Kincaid men rallied around him, forming pockets of resistance amid the churn. Each step forward was paid for in blood. The courtyard, once a place of gathering and warmth, became a killing ground slick with mud and crimson.
Baird fought his way through it, pushing deeper. His eyes were searching even as his body answered threat after threat. Sinclair banners flickered through the smoke. He struck down another attacker, kicked a fallen shield aside, turned just in time to block a blade aimed for his ribs. The clang rang through his bones. He drove his shoulder forward, broke the man’s balance, and ended it without hesitation.
His gaze swept the courtyard again, but there were too many faces and too much movement. He saw captains shouting orders, and guards falling back toward the inner line as planned. He saw villagers retreating behind the doors Davina would have secured. But he did not seehim.
Laird Ewan Sinclair was nowhere to be found.

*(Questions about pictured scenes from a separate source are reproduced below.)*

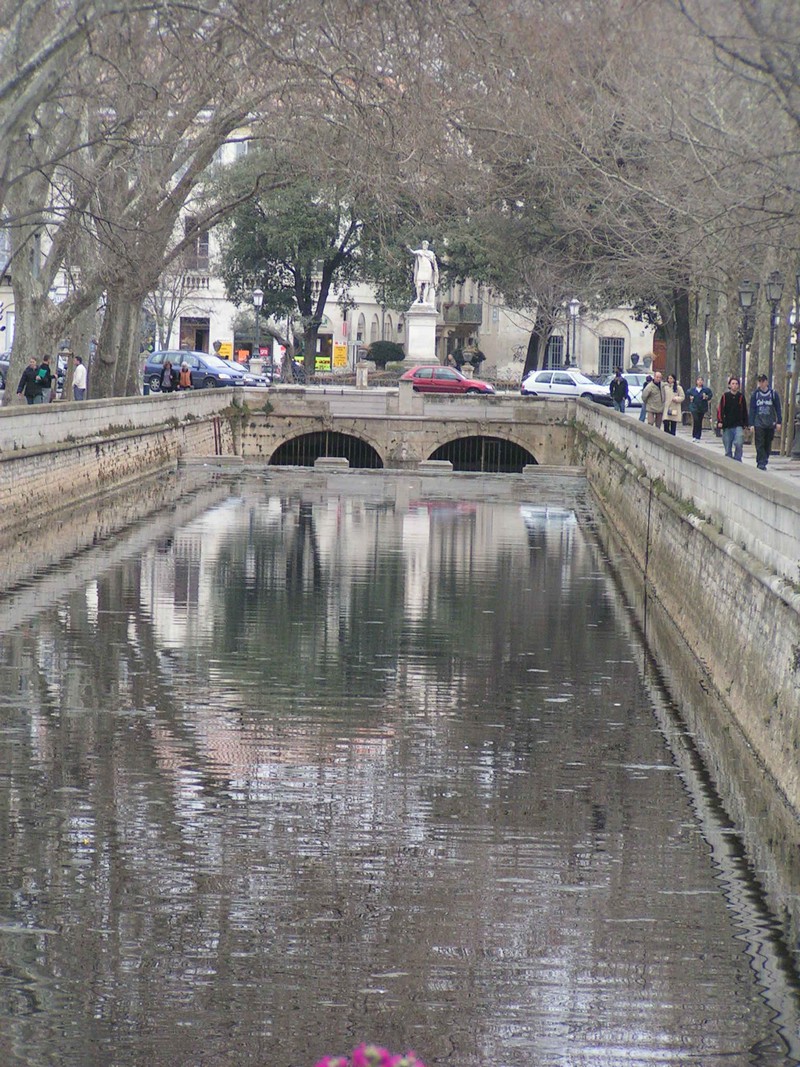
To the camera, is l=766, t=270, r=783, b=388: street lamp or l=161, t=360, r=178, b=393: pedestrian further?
l=161, t=360, r=178, b=393: pedestrian

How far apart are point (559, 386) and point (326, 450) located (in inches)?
430

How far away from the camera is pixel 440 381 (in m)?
68.1

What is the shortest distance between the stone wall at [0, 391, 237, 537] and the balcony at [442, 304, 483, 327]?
1912 inches

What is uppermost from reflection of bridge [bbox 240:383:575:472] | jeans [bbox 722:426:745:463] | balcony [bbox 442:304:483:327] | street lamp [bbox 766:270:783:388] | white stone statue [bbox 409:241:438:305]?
white stone statue [bbox 409:241:438:305]

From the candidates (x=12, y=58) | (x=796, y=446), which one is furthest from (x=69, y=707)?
(x=796, y=446)

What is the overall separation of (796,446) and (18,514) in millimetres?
15773

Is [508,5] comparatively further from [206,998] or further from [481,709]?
[206,998]

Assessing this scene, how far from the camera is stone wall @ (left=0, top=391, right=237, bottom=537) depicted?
28547 millimetres

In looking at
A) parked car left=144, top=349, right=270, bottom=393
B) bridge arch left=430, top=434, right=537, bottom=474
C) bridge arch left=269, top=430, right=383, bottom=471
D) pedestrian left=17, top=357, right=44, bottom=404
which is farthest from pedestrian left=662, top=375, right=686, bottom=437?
parked car left=144, top=349, right=270, bottom=393

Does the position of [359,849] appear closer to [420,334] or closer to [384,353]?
[420,334]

The realization sent a cold thread of dread through his fury. Sinclair would not risk himself at the gate. He would strike where it hurt most, where defenses thinned and where attention turned elsewhere.
He turned around just in time to see Kenny stumble, his footing lost on blood-slick stone. A Sinclair soldier bore down on him from behind. His blade was already being lifted for the killing blow.
Baird did not think.
He surged forward, with his shoulder slamming into the man with bone-jarring force. The Sinclair went down hard, having his breath knocked clean from his lungs. Baird’s sword followed without mercy.
He spun immediately, parrying another strike meant for Kenny’s exposed side. Baird forced the attacker back with a brutal series of blows, then ended it with a clean thrust.
Kenny sucked in a breath, wiping blood from his brow, his own or another’s, it was impossible to tell. “I had him,” he rasped.
Baird shot him a look. “Aye. And I had ye.”
Another enemy rushed them. Together this time, they moved as they always had, following their instinct. Kenny ducked low, Baird struck high. The man fell. They stood back to back for a heartbeat, breathing heavily.
“Ye all right?” Baird demanded.
Kenny nodded, and there was a grim smile flashing through the grime. “Still breathing. That makes it a good day.”
Baird clapped a hand briefly on his shoulder. “Stay that way, me friend.”
They pushed on again, carving space where they could, rallying men who had begun to falter. The Sinclairs pressed hard, but the inner line held, just as planned.
Still, Baird’s eyes never stopped searching. Through smoke and chaos, past fallen banners and clashing blades, he looked for one man above all others.
Sinclair had not shown himself yet. And that made Baird certain of one thing: the worst was yet to come.